------ Ausgangstext
Weitere Übernahme von Thalia: Bundeskartellamt genehmigt Erwerb von buecher.de trotz bedeutender Marktposition und erheblicher Nachfragemacht, auch wegen Amazon

Lea Josten
11/11/2024

Locations

Germany

Am 5. November 2024 hat das Bundeskartellamt (BKartA) der Thalia Bücher GmbH (Thalia) grünes Licht für die Übernahme sämtlicher Vermögenswerte der insolventen buecher.de GmbH & Co. KG (bücher.de) gegeben. Thalia sei zwar das mit Abstand größte stationäre Buchhandelsunternehmen in Deutschland und verfüge über eine erhebliche Nachfragemacht, jedoch bestehe mit Amazon ein deutlich größerer Wettbewerber im Onlinehandel. Der Erwerb umfasst den kompletten Geschäftsbetrieb einschließlich Kundenbeziehungen, Marken und Domains des reinen Online-Händlers.


Die Unternehmen

Die Thalia-Gruppe ist nach Ansicht des BKartA das mit Abstand größte stationäre Buchhandelsunternehmen in Deutschland.  Thalia beschäftigt in der DACH-Region rund 6.800 Mitarbeiter. Insgesamt zählen mittlerweile mehr als 500 Buchhandlungen zum Netzwerk des Unternehmens, davon knapp 400 eigene Thalia-Läden. Der sog. "Tolino Allianz", die Thalia 2013 mitgründete, sind bis heute rund 2.000 Buchhandlungen angeschlossen. 

Buecher.de beschäftigt am Standort Augsburg 34 Mitarbeiter und erzielte im Geschäftsjahr 2023 einen Umsatz von rund 60 Mio. Euro. Im Juli 2024 musste das Unternehmen einen Insolvenzantrag stellen.


Hintergrund – Vorherige Übernahme von Weltbild

Der vorliegenden Übernahme ist der Erwerb von Vermögensgegenständen der insolventen Weltbild GmbH & Co. KG durch Thalia vorangegangen. Diese hatte das BKartA am 16. September 2024 freigegeben. Thalia übernahm die Kundenbeziehungen aus dem Weltbild Onlineshop und den von Weltbild verkauften E-Readern der Marke Tolino sowie die Weltbild-Marken und Domains. Nicht von der Übernahme umfasst waren die Ladengeschäfte.
------------
------ Datenteil
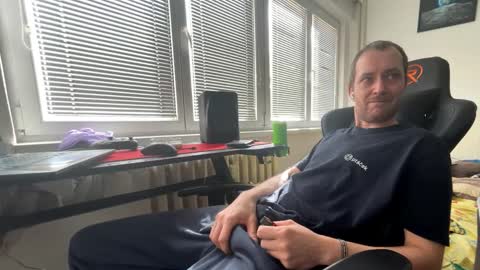 ricciardio online show from October 2025 11:07:01 AM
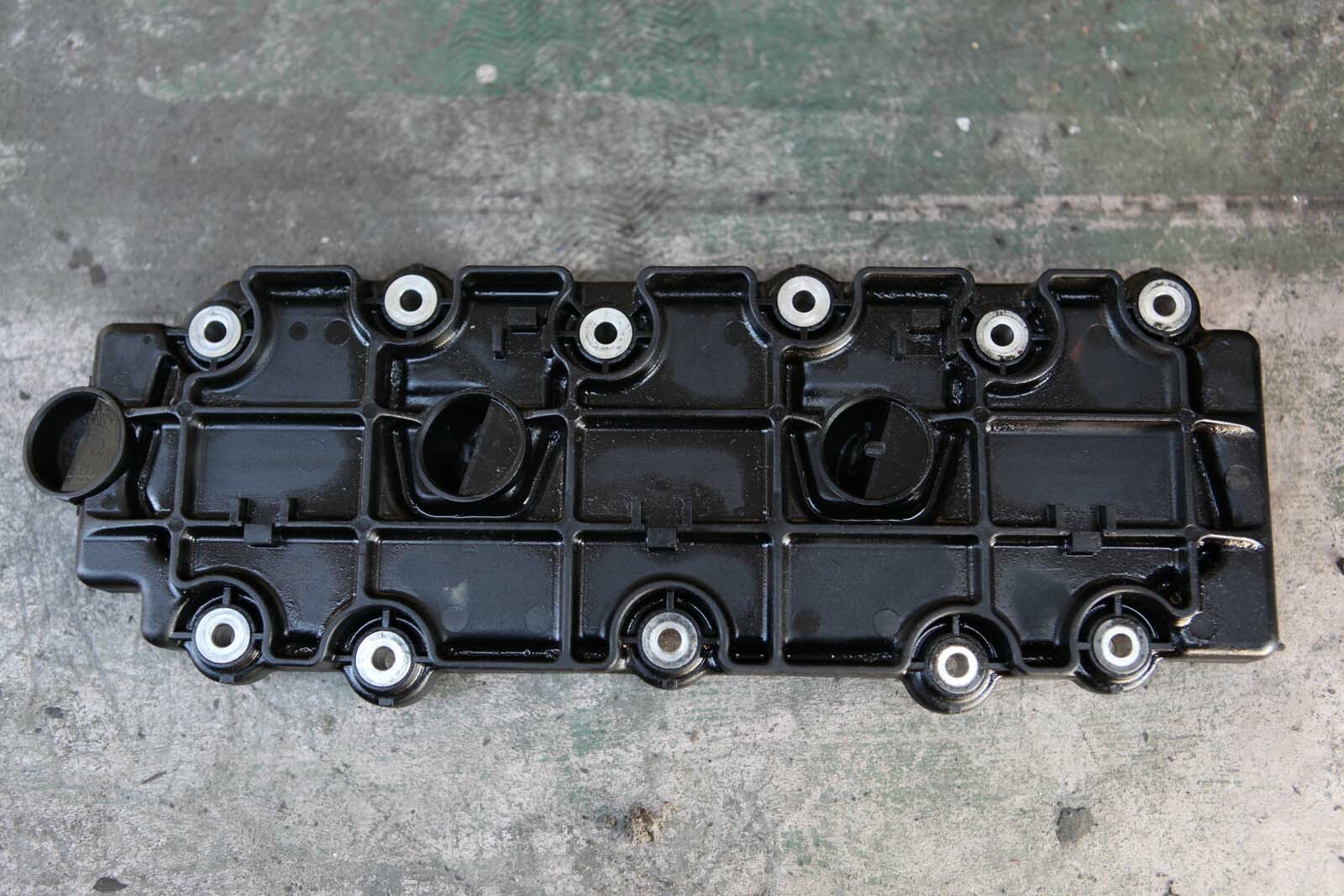 9698 Porsche 911 993 Turbo OEM Lower Valve Cover Left 99310511650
------------
Gib aus dem Artikel über die Übernahme von buecher.de alles von „Die Unternehmen“ bis hinab zu „2.000 Buchhandlungen angeschlossen.“ wieder und tausche dabei „Mitarbeiter“ gegen „Beschäftigte“ aus.

**Lösung:**
Die Unternehmen

Die Thalia-Gruppe ist nach Ansicht des BKartA das mit Abstand größte stationäre Buchhandelsunternehmen in Deutschland.  Thalia beschäftigt in der DACH-Region rund 6.800 Beschäftigte. Insgesamt zählen mittlerweile mehr als 500 Buchhandlungen zum Netzwerk des Unternehmens, davon knapp 400 eigene Thalia-Läden. Der sog. "Tolino Allianz", die Thalia 2013 mitgründete, sind bis heute rund 2.000 Buchhandlungen angeschlossen.